Carbon Pollution: Obama said the U.S. has reduced its total carbon emissions “more than any other nation on earth.” FactCheck.org takes issue with the claim, reporting that the U.S. is the second-highest producer of carbon dioxide pollution after China. If you measure emissions by gross tonnage, Obama’s claim is technically true. But using a more accurate measure — percentage of emissions reduced, FactCheck.org notes that “dozens of nations” did a better job.

Inequality: Said the president on this central theme of his speech, not to mention his presidency, “Inequality has deepened. Upward mobility has stalled.” But a team of economists led by Harvard's Raj Chetty released a study last week that determined the United States isn't any less socially mobile than it was in the 1970s. The authors of the study wrote, "We find that children entering the labor market today have the same chances of moving up in the income distribution (relative to their parents) as children born in the 1970s.”

Jobs: Obama claimed that more during the past four years “more than 8 million new jobs” had been created. FactCheck.org rates that claim as technically true but “a highly selective statistic.” While it is true that more than 8.2 million private sector jobs were added, total employment only rose by 7.6 million, largely because of layoffs of state and local government workers. The president specifically praised “a manufacturing sector that’s adding jobs for the first time since the 1990s,” though manufacturing jobs gains have stalled in recent months. In addition, the number of jobs has risen in recent years only because there had been a steady decline for more than decade.

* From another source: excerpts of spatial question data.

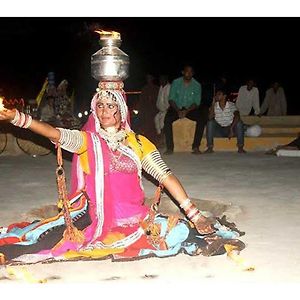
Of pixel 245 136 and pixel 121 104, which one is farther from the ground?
pixel 121 104

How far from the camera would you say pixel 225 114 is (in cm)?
1232

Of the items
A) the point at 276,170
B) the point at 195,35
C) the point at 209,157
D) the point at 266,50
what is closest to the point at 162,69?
the point at 195,35

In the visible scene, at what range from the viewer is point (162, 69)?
2825 centimetres

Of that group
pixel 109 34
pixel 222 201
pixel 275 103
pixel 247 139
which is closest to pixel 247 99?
pixel 275 103

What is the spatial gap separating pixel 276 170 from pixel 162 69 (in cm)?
1897

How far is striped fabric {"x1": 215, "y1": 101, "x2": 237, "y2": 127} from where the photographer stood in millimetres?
12258

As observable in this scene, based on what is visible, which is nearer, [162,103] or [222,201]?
[222,201]

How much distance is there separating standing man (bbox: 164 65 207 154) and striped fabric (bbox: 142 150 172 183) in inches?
280

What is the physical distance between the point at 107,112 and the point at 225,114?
25.5 ft

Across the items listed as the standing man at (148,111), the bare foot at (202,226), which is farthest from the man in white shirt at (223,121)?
the bare foot at (202,226)

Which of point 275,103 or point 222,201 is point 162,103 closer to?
point 275,103

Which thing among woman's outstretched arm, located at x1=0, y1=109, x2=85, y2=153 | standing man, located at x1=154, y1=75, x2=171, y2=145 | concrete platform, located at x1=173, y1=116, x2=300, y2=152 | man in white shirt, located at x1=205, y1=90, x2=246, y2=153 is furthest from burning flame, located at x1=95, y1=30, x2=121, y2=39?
standing man, located at x1=154, y1=75, x2=171, y2=145

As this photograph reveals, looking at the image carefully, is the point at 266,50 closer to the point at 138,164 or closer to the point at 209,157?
the point at 209,157

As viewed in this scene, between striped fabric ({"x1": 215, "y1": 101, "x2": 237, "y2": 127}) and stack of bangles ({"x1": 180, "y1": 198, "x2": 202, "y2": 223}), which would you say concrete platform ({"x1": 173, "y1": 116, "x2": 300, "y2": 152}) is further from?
stack of bangles ({"x1": 180, "y1": 198, "x2": 202, "y2": 223})
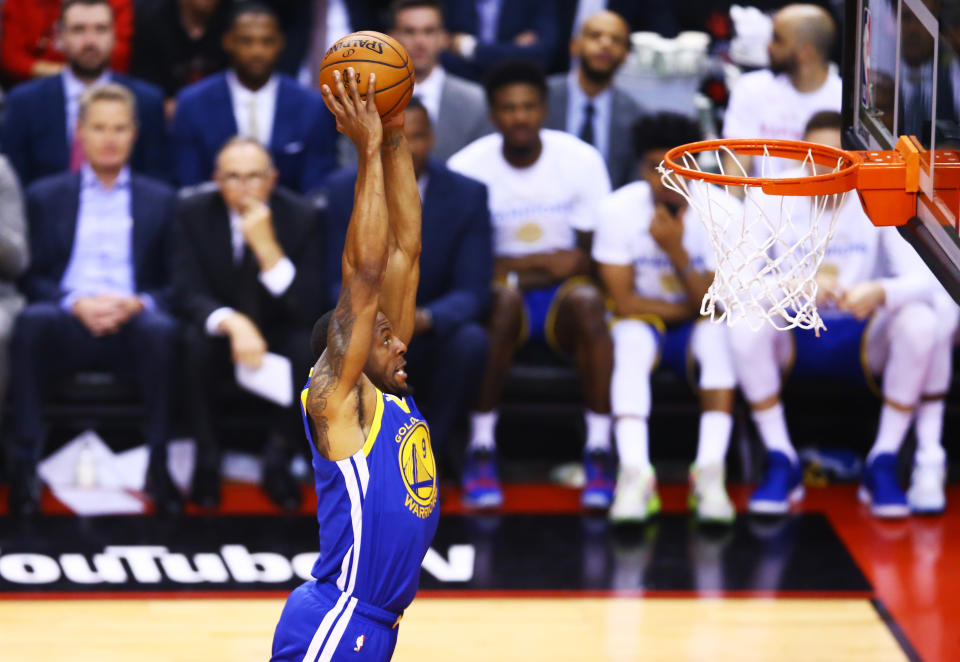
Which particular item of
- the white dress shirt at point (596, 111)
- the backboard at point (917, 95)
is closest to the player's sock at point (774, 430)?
the white dress shirt at point (596, 111)

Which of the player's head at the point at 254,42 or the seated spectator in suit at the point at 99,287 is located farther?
the player's head at the point at 254,42

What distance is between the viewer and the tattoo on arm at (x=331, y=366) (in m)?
3.26

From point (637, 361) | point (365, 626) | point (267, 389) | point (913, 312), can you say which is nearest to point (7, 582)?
point (267, 389)

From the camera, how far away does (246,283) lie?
20.4 ft

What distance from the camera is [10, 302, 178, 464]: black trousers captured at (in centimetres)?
604

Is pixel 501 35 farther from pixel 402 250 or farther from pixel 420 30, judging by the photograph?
pixel 402 250

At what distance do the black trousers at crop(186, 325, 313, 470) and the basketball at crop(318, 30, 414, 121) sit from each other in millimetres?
2668

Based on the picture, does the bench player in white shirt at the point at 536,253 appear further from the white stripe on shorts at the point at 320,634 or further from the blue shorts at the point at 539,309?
the white stripe on shorts at the point at 320,634

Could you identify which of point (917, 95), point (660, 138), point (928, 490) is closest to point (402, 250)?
point (917, 95)

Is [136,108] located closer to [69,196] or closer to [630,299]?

Deficits: Obama said, “our deficits [have been] cut by more than half,” which is true. However, the deficit is still historically high and many gains were due to a slowly improving economy.

Energy: “More oil [is] produced at home than we buy from the rest of the world,” Obama proclaimed. The statement on its face is true. But the reason for it rests primarily with improved drilling technology, not government policy.

So what was McMorris Rodgers’s one misstatement? CBS writes:

She said that, “last month, more Americans stopped looking for a job than found one.” But as the Washington Post and AP noted, the decline in the workforce has largely been due to baby boomers retiring. Just 15 percent of the decline in the labor force participation rate is due to people ages 25 to 54 becoming discouraged, the Post writes.